Top industry executives BJ Moore, Executive Vice President and Chief Information Officer, Providence St. Joseph Health; Dr. Ali Parsa, Chief Executive Officer, Babylon Health; and Lucia Savage, Chief Privacy and Regulatory Officer, Omada Health, discussed the evolving doctor-patient relationship and the digitized data and technology convergence with healthcare delivery and payment along with moderators Dale C. Van Demark, Partner, McDermott Will & Emery; Rachel S. Hall, Partner, Digital Health Leader, EY; Stephen W. Bernstein, Partner, McDermott Will & Emery; and Lisa Schmitz Mazur, Partner, McDermott Will & Emery. They also provided insight into 2021’s regulatory considerations affecting healthcare innovation and its solutions.
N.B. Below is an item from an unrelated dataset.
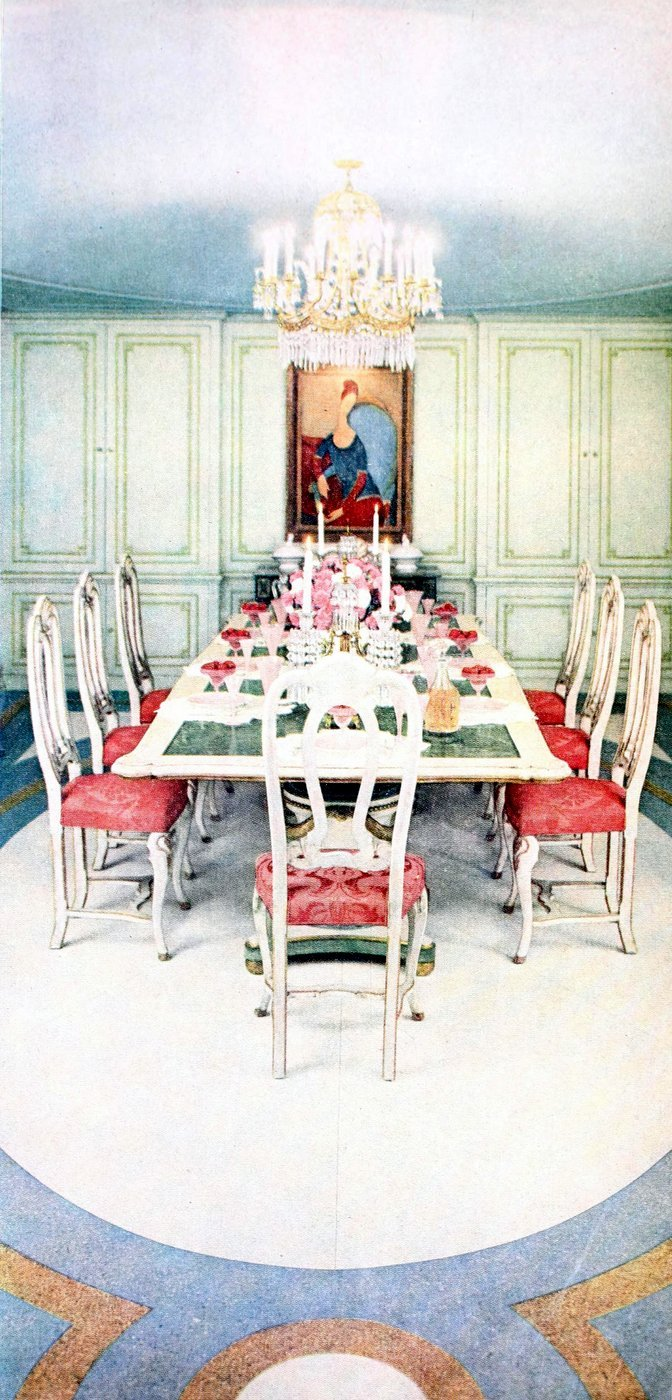 Long table with salmon-colored highlights for a dinner party in a classical formal dining room - 1950s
Below are the top takeaways for McDermott Will & Emery and EY during the 2021 J.P. Morgan Healthcare Conference: Digital Health Pioneers Forum, click here to access the full webinar.

Access the PDF here.

CARE OF THE FUTURE
We are only seeing the beginning of the decentralization of care through information technology; but that shift is how scalable solutions to our health care challenges will develop. “Care delivery at home, where we can send patients home and remotely monitor them—eventually that will evolve to things like wearables -IoT devices- that we may have in our clinical settings. We’re seeing the [...]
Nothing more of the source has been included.